[Python-ideas] Cleaner separation of help() and interactive help.

Steven D'Aprano steve at pearwood.info
Mon Feb 7 23:08:28 CET 2011


Greg Ewing wrote:
> Ron Adam wrote:
> 
>> It also can be annoying (to me) when I use help and the result is 
>> cleared after the pager is done with it.
> 
> Yeah, that annoys me too. I can't imagine why anyone thought it was
> a good idea to design a pager that way. Come to think of it, the
> whole concept of a pager is something of an anti-feature nowadays,
> when most people's "terminal" is really a gui window with its own
> scrolling facilities that are considerably better than the pager's.

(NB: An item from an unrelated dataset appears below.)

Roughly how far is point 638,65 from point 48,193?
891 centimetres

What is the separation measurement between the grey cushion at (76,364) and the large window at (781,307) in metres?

Do you have a reliable source for that claim about "most" people that is 
relevant to Python coders? We're not all using Microsoft VisualStudio :)

This is open source, and people scratch their own itch. I daresay help() 
was written to suit the working processes of the creator. That suits me 
fine, because I like help() just the way it is, I like the pager just 
the way it is, and I don't want it to change. So -1 on any change to the 
default behaviour.


> What I'd really like is for interactive help output to appear in
> a new window, preferably using by favourite text editor so I can
> use its searching facilities, which are also considerably better
> than the pager's.

Personally, I hate it when applications decide to launch additional 
applications without an explicit request.

What you're describing *is* a pager. The default pager is the (almost) 
lowest common denominator which should work for anyone anywhere. 
(Possibly not if they're using a teletype.) Perhaps help() should come 
with some more pagers and an easy interface for setting which one is used.